The basic problem of register allocation is that a compiler can assign more values than the CPU has registers. Thus, only some values can reside in registers and others must be stored to memory (spilled). Computing the best set of values to keep in registers is in general an impossible problem. To solve it I use the 'linear scan' allocation heuristic. This heuristic is as simple as can be - determine for each value allocated it's last use, and when it's time to spill a value, spill the one which will be live furthest in the future. These slides also do a good job of explaining it.
Aside from being simple to implement, it's also effective. Values that will expire soon are likely to be used soon as well, so their register will free up soon enough. On the other hand, values that are bound to live a long time will likely be spilled before they expire anyway, so it costs less to spill them now. Another benefit is that this can be evaluated online, i.e. as the JIT tree is being processed, so that it doesn't require a separate step. (One abstraction it did require, though, was order-numbering the tiles, which are currently attached to the JIT tree. This makes the tiles in essence a linear list, and it is my plan to convert them to a linear array in memory as well. That would reduce the number of tree traversals by one as well).
I will not maintain the illusion here that a register allocator is a trivial component, even with a conceptually simple algorithm as just outlined. One of the tricky bits is ensuring that values defined in a conditional branch do not accidentally 'escape' out of their branches, since they will be unavailable if the branch was not taken. In the same vein after a call all 'volatile' registers are invalidated, so that also requires some special treatment.
After the register allocator was finished, all that remained was ironing out the bugs. And they were (and are) many. The most annoying of these were the DynASM machine code generation bug. The DynASM runtime is a tight state machine that uses a mix of data and instructions to generate machine code. The first bug was relatively simple - a missing REX byte marking caused by the preprocessor looking at only one of the two operands. The second bug was positively evil. See, x86 uses so called ModR/M bytes to specify the register and memory access mode used for an instruction. It's not important you know what it stands for, but what is important is that each byte - 8 bits - is divided into a mode of 2 bits and 2 register numbers of 3 bits each. (There are 8 legacy registers in x86, so that fits). Except when the register number is 4 (rsp or the stack pointer register).
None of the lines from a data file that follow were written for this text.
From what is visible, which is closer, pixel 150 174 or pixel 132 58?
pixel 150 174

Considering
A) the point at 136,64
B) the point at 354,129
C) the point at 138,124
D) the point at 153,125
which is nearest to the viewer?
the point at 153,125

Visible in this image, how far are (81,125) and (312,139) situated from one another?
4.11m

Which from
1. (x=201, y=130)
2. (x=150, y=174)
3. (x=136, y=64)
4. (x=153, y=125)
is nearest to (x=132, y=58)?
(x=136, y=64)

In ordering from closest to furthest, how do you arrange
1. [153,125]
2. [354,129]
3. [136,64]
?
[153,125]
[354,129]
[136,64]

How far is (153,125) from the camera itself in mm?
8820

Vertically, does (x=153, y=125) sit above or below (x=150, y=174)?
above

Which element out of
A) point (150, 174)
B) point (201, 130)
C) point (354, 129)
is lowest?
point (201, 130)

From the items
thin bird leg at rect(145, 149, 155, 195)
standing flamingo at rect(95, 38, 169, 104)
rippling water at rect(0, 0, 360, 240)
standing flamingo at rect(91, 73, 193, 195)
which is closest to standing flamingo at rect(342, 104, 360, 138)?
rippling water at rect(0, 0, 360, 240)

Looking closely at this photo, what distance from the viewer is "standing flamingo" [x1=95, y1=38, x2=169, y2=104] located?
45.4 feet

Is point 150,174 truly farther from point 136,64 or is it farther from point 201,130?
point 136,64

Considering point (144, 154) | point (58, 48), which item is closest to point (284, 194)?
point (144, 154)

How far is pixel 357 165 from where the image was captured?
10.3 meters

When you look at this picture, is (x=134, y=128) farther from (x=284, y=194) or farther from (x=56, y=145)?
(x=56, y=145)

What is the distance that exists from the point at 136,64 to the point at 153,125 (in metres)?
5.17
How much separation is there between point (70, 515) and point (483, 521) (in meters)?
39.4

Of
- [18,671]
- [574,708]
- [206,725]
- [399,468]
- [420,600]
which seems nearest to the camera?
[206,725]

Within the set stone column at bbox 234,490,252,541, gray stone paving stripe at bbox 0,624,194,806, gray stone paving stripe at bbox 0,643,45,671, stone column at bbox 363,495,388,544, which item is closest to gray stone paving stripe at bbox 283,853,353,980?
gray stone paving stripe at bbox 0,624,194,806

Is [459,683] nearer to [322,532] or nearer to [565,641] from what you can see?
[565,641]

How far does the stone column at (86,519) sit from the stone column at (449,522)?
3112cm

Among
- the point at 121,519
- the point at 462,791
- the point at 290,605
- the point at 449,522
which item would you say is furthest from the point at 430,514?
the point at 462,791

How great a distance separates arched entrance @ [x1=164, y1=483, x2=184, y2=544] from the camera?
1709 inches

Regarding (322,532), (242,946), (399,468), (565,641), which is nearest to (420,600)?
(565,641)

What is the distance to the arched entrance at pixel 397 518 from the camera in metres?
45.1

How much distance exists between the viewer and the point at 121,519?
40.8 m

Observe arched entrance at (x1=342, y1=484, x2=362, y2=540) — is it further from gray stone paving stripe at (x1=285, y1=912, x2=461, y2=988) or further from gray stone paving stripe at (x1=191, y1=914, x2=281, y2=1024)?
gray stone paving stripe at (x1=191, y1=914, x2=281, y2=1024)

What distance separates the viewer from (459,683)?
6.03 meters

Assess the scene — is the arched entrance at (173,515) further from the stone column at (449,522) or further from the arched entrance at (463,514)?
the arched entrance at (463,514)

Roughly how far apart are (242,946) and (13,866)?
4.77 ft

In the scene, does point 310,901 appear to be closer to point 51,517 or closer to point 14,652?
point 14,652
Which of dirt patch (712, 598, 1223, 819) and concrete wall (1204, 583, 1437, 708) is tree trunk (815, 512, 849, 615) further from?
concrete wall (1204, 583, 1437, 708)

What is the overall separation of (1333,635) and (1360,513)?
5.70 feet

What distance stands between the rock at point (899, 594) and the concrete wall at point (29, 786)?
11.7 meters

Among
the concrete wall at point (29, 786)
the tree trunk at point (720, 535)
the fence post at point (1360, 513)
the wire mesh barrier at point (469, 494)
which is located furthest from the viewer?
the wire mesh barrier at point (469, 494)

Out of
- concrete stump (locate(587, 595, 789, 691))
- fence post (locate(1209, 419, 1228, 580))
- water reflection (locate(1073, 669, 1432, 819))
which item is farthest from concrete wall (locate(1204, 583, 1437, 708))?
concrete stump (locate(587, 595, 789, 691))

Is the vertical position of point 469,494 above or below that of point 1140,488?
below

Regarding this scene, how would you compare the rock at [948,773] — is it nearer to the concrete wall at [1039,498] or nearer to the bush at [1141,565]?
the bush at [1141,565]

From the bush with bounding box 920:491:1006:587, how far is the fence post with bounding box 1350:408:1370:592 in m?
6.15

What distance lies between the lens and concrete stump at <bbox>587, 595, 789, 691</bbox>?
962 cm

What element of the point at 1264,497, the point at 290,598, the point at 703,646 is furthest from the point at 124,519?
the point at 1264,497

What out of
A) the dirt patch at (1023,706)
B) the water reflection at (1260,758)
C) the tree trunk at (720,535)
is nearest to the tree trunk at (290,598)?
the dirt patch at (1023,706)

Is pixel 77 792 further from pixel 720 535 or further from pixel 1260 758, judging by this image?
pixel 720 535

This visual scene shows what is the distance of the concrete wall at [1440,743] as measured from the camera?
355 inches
Then the whole meaning of the byte changes to a SIB byte, which is quite different entirely - it refers to two registers at once. The upshot is that this SIB byte now must be appended to the ModR/M byte and filled with correct data; and that this SIB byte is then interpreted as if it were a ModR/M byte anyway.. I've patched DynASM to do this, but it is really quite sensitive and brittle and I quite expect to have to fix this in the future in another way.
That brings me to today. Unfortunately for my JIT aspirations, my educational obligations have caught up with me again. In other words: my study has started and leaves me with much less time to work on the JIT. So for clarity, I have completed in the last few months the following:
- The expression tree intermediate format and template preprocessor
- Documentation on the use of these
- The tiler and tiler table generator
- A register allocator and assorted support structures in the new JIT
- Dynamic register support for x64 DynASM
- Periodic reports on progress by means of this blog
Here is what I intended (and indeed promised) I would do, and haven't finished yet:
- A test suite - I haven't needed it during development as regular NQP compilation already involves plenty JIT compiler activity. The benefit of a real test suite is of course that specific segments can be tested (like numeric registers)
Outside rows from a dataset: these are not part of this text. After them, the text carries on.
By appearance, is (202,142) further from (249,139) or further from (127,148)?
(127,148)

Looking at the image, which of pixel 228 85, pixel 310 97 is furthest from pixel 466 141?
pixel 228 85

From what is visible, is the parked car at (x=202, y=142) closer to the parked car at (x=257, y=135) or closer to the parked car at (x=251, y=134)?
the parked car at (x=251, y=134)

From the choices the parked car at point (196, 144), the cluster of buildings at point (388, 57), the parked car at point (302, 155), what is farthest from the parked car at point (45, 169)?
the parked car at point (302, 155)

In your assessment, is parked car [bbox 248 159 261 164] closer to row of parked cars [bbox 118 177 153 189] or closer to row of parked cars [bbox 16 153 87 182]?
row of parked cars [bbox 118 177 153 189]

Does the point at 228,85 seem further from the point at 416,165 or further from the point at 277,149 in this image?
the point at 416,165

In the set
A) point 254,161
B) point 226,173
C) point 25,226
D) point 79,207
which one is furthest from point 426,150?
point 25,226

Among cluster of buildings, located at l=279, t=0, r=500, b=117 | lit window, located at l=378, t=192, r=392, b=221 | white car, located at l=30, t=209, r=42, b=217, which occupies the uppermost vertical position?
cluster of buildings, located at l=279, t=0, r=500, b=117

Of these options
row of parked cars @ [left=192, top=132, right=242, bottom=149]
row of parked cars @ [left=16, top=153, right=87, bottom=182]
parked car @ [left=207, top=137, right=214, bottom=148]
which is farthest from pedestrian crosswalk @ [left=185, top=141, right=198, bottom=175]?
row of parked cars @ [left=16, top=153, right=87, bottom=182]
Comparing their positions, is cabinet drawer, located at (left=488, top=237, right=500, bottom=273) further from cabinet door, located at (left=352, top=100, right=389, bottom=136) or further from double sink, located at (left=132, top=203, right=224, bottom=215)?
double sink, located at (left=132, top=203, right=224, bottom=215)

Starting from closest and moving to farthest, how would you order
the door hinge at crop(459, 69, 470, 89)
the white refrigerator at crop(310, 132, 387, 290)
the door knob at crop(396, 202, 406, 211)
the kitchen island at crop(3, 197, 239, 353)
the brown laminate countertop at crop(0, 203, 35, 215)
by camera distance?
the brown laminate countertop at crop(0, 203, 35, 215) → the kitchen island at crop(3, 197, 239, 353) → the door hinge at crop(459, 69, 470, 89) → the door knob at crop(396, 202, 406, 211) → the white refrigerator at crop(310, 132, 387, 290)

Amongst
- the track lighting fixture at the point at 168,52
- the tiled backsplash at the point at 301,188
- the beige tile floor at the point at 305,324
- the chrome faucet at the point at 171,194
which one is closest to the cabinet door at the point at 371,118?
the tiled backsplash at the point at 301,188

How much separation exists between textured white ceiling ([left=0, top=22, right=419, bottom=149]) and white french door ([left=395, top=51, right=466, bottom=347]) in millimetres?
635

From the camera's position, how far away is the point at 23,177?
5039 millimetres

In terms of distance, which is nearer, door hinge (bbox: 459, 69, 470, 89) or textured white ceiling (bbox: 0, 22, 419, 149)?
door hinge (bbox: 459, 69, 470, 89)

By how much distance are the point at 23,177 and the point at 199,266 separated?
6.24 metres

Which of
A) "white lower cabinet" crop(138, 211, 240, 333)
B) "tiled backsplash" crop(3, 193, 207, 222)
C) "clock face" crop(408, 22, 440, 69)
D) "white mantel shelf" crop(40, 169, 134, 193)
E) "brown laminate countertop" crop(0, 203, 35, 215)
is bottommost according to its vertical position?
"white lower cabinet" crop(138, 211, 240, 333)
- An representation-based extension API. I haven't gotten around to it because the JIT has not been stable enough so far. It will be based on the use of templates specialized to a certain in-memory representation.
- Documentation on the use and development of architecture-specific tiles.
- Full floating point operation support (the simplest way is probably to use a wholy separate allocator for numeric registers).
- Automatic within-template ordering to maintain consistent branch semantics (rather than relying on let ordering to build values shared between branches).
- A framework for optimizing transformation. I think the key to this is probably a replacement table allowing different algorithms to insert replacements for given nodes.
- As I said above, a truly linear representation of the selected tiles, in order to allow reordering for the purposes of instruction scheduling.